In a good agreement with previous data, we found that not all ica-positive isolates produce biofilms (Møretrø et al. 2003; Fitzpatrick et al. 2005), however, the clinical origin of the used S. aureus isolates was supported by the presence of icaADBC and icaR, indicating the ability to discriminate between the normal floras and virulence strains representatives (Galdbart et al. 2000). In this study, we observed that 66% of the isolates harbor two fnb genes almost similar to the results reported by Peacock et al. (2000) for European S. aureus strains. However, the presence of fnb genes in an isolate does not guarantee the biofilm-forming ability of the isolate.

In this study, the cna gene was found to be present in 53.3% isolates. Earlier, the prevalence of the cna gene was reported in a range from 22 to 56.5% (Peacock et al. 1999; Rohde et al. 2007; Zmantar et al. 2008), The clfA, clfB, and epbs genes play an initial role for biofilm development (Ghasemian et al. 2015), however, our data showed that the presence or absence of these genes does not represent a clear discriminative marker for differentiating strains in terms of biofilm-forming ability.

The grouping of the isolates based on the results of coa-HaeIII-RFLP and spa gene sequences produced different groups with different strains. Therefore, the results of all the biochemical and genotypic tests were used to prepare a dendrogram followed by PCA analysis. The dendrogram generated from the combined data of phenotypic and genotypic methods showed that the strain SA G5 and SA H29 collected from different geographical regions clustered together in the same group (Fig. 1b). Similar results were also obtained from the PCA analysis (Fig. 1c). To gain a better idea about their genetic background and closeness between the two strains, both strains were subjected to whole-genome sequencing and analysis. Comparative genome analysis of these two strains revealed 97.03% OrthoANI identity with a genetic distance of 0.0308, sharing 2344 gene clusters. The genes for virulence, resistance, plasmids, pathogenicity islands, prophage-like elements, and mobile elements are encoded by singleton genes of the SA H29 genome, suggesting that these singleton genes might be inherited through horizontal gene transfer (HGT) events (Lindsay 2014). Besides, the genes (5 genes) encoding lanthionine biosynthesis proteins were also found as singleton genes in the SA H29 genome. The presence of such genes influences the niche adaptation, pathogenesis, and contributes to evolution (Hacker and Carniel 2001). The map revealed a small gap with colorless region against the reference genome, which is due to the change in GC % content, this change in GC % content is due to the acquisition of gene through HGT (Hayek 2013) and the GC skewed regions indicated the regions where HGT occurred.

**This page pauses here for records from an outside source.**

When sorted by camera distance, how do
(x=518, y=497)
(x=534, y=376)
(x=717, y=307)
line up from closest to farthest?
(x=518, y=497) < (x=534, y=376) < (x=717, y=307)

The 16S rRNA gene sequence-based phylogenetic analysis has been used widely to study the evolutionary relationships of microbes (Janda and Abbott 2002, 2007; Goswami et al. 2017). The phylogenetic tree generated using 16S rRNA gene sequences of the two isolates viz., SA G5, and SA H29 also clustered them in the same group whereas the other publicly available isolates were found in other groups (Fig. 5a) supporting the observations of the dendrogram and PCA analysis. However, the other two phylogenetic trees generated based on the SNP and core protein-coding gene sequences grouped the strain SA G5 and SA H29 in different groups. This indicated that these novel approaches of phylogenetic analysis using core protein-coding gene sequences and SNPs (Fig. 5b, c) are more powerful than the16S rRNA gene sequence-based phylogeny and are generally acceptable to distinguish the genomes even in the genus or species level, higher strain-level resolution. It has been reported that 16S rRNA gene sequence analysis is not powerful enough to discern clearly among the closely related species (Fox et al. 1992). Overall, the results of the present study indicate that whole-genome sequence analysis is more powerful than the individual genotypic test and provide better insight into the taxonomic and genotypic background of the test isolates.

Conclusion

Methicillin-resistant S. aureus is the leading cause of nosocomial and community infections and the emergence of hypervirulent strains and becoming a greater threat to the public. The high-frequency emergence of antibiotic-resistant could be due to the acquisition of resistance determinants such as plasmids, integrons, and transposons through horizontal or vertical gene transfer and partly by improper administration of antibiotics. The phenotypic and genotypic characterizations are important for identifying the risk factors associated with S. aureus infections and useful to monitor and control the circulation or transmission of these strains. But a comparative analysis of the pathogens based on the NGS-based genome sequencing technique could extend our understanding of pathogenesis and evolution at the molecular level and has the potential to a breakthrough in diagnosis, treatment, and infection control. In this study, the comparative genomic analysis revealed that niche-specific differences between the S. aureus strains in terms of genes and genes clusters that are related to amino acid metabolism, carbohydrate metabolism, cell envelope biogenesis, defense mechanisms, secondary metabolism, and phage-like elements. The difference in the presence of resistance genes (penicillin, methicillin, erythromycin, aminoglycoside, streptothricin acetyltransferase, and cadmium), VFGs (hlb, chp, scn, ear, qsa, sea, seb, sel, seg, lukD, lukE, sasH, clfA, and eap), plasmids and phage-related genes between the strains were also observed which may be due to the events like HGT and homologous recombination. Also, the comparative genome analysis provides high resolution to distinguish between the closely related sequenced strains which are indistinguishable by SCCmec and spa typing. The whole-genome analysis technique is a feasible tool to improve clinical diagnostic investigations of clinical infectious diseases in real-time and provides the goal of improving patient care.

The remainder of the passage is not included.